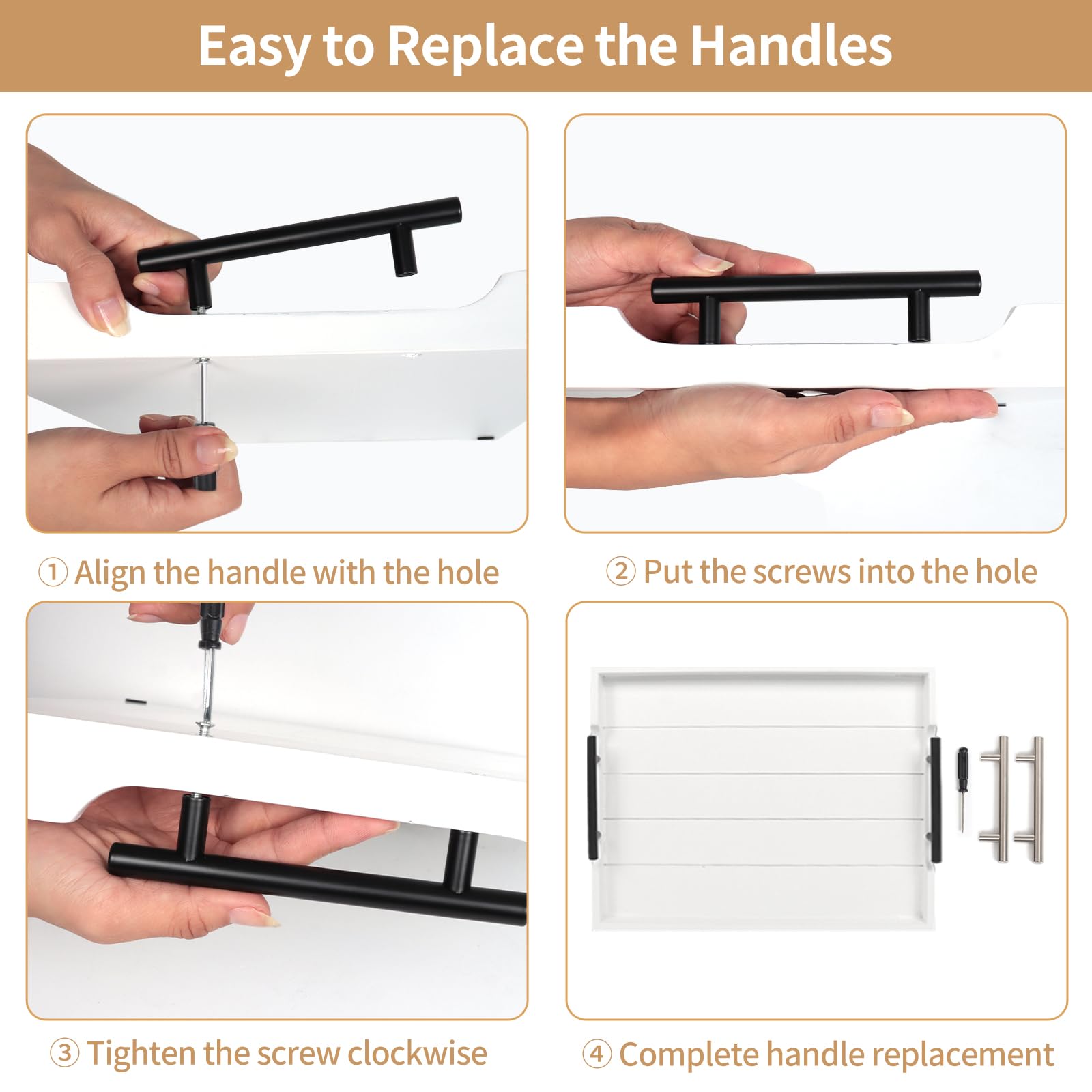 Easy to Replace the Handles

① Align the handle with the hole

② Put the screws into the hole

③ Tighten the screw clockwise

④ Complete handle replacement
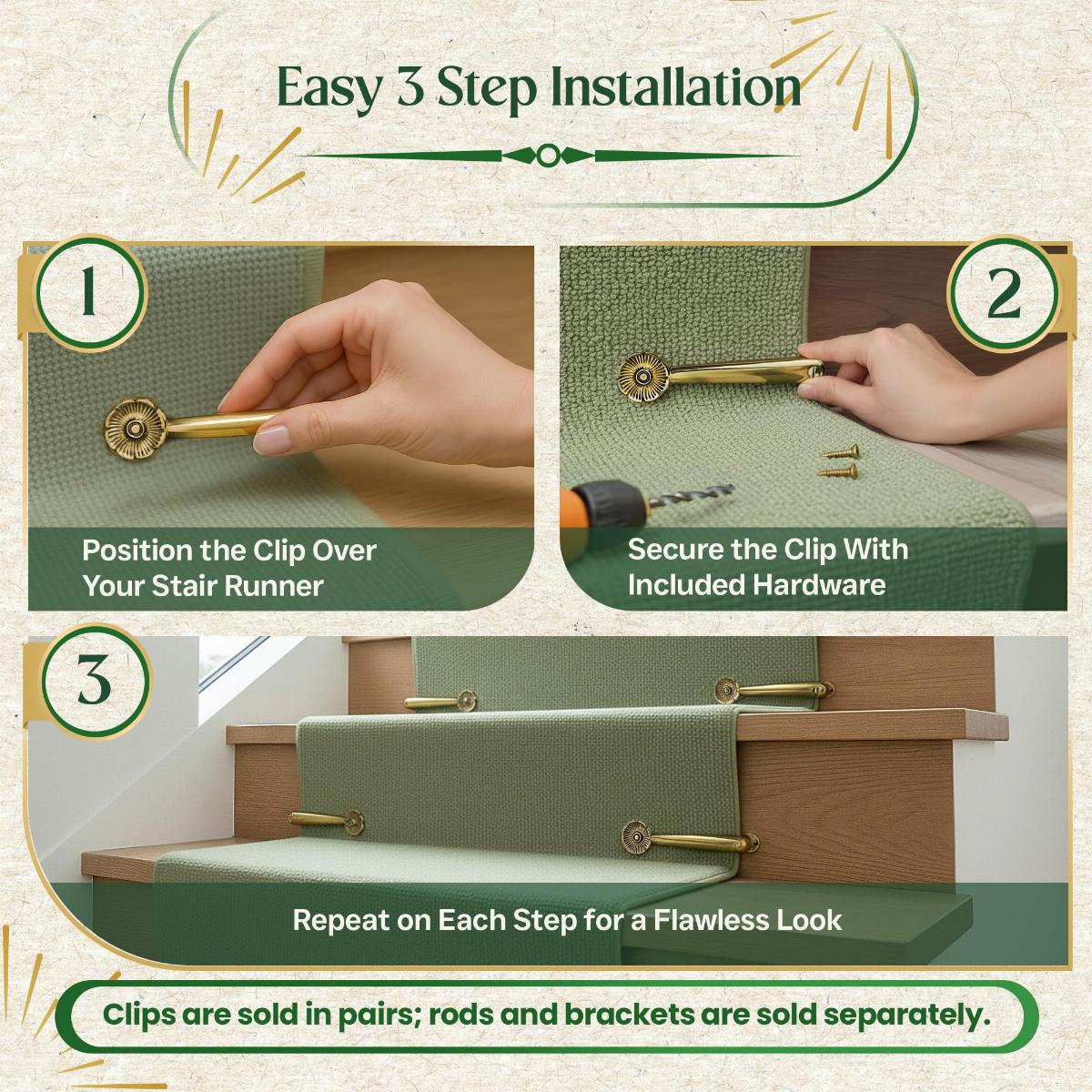 Easy 3 Step Installation

1

Position the Clip Over Your Stair Runner

2

Secure the Clip With Included Hardware

3

Repeat on Each Step for a Flawless Look

Clips are sold in pairs; rods and brackets are sold separately.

• **AIM OF THE TASK**: The answer must be an exact copy of the records, with no images in it.

• **FINISHED TASK**:
 Easy to Replace the Handles

① Align the handle with the hole

② Put the screws into the hole

③ Tighten the screw clockwise

④ Complete handle replacement
 Easy 3 Step Installation

1

Position the Clip Over Your Stair Runner

2

Secure the Clip With Included Hardware

3

Repeat on Each Step for a Flawless Look

Clips are sold in pairs; rods and brackets are sold separately.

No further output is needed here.